__TEXT TO READ__:
━━━━━━

When a leading financial services institution needed to update network operations across
more than 300 branches, Rahul Tavva at Kairos Technologies built a system that removed
most of the manual work from the process. Working as a network engineer from 2013 to 2016,
Rahul created what he called an intent-based networking framework, essentially a smart
automated system that lets you describe what you want the network to do in plain business
terms, then handles all the technical translation and deployment automatically. Instead of
engineers spending hours configuring routers and switches at each branch location by hand,
the framework takes high-level policies like security rules or traffic priorities and converts them
into the specific commands each device needs, then pushes those settings out to hundreds of
sites at once. The system also keeps monitoring to make sure every branch stays aligned with
the bank’s policies, catching configuration drift or unauthorized changes before they cause
problems.


The numbers tell a clear story. Misconfiguration incidents dropped by 60 percent because the
automation removed the human errors that happen when people type commands manually.
The time needed to roll out routing and security changes fell by 40 percent, which freed up
technical staff to focus on more strategic work instead of repetitive device configuration. For a
financial institution supporting over 50,000 employees across hundreds of locations, those
improvements meant real savings in labor costs, fewer service outages, and a more reliable
network infrastructure for daily banking operations. The framework also made audit
preparation easier by providing clear documentation of exactly what policies were in place and
how they were being enforced across the entire network.


Rahul’s practical experience managing policy consistency across this distributed financial
network also informed his scholarly research. He has published two peer-reviewed articles
examining how network security architecture supports public trust in digital services, covering
topics like zero-trust frameworks and network segmentation that remain important as
organizations try to balance operational flexibility with strict security requirements.

━━━━━━

__EXERCISE 1__: Rewrite the listing below, switching "dirt path" to "gravel path" and leaving everything else unchanged.

━━━━━━

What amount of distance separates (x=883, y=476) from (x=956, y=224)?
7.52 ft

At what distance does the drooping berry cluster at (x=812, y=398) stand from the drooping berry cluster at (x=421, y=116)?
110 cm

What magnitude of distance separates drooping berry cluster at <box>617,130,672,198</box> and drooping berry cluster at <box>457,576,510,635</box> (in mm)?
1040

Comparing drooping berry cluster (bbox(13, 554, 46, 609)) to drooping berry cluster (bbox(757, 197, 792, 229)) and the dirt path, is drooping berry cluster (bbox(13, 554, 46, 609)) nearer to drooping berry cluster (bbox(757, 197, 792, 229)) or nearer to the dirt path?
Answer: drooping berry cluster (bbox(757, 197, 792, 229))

━━━━━━

__EXERCISE 2__:
Answer these questions from the text on the networking framework:
(a) How many branches did the institution need to update network operations across?
(b) By what percentage did misconfiguration incidents drop?
(c) How many peer-reviewed articles has Rahul published?

__REPLY 1__:
What amount of distance separates (x=883, y=476) from (x=956, y=224)?
7.52 ft

At what distance does the drooping berry cluster at (x=812, y=398) stand from the drooping berry cluster at (x=421, y=116)?
110 cm

What magnitude of distance separates drooping berry cluster at <box>617,130,672,198</box> and drooping berry cluster at <box>457,576,510,635</box> (in mm)?
1040

Comparing drooping berry cluster (bbox(13, 554, 46, 609)) to drooping berry cluster (bbox(757, 197, 792, 229)) and the gravel path, is drooping berry cluster (bbox(13, 554, 46, 609)) nearer to drooping berry cluster (bbox(757, 197, 792, 229)) or nearer to the gravel path?
Answer: drooping berry cluster (bbox(757, 197, 792, 229))

__REPLY 2__:
(a) More than 300 branches.
(b) 60 percent.
(c) Two.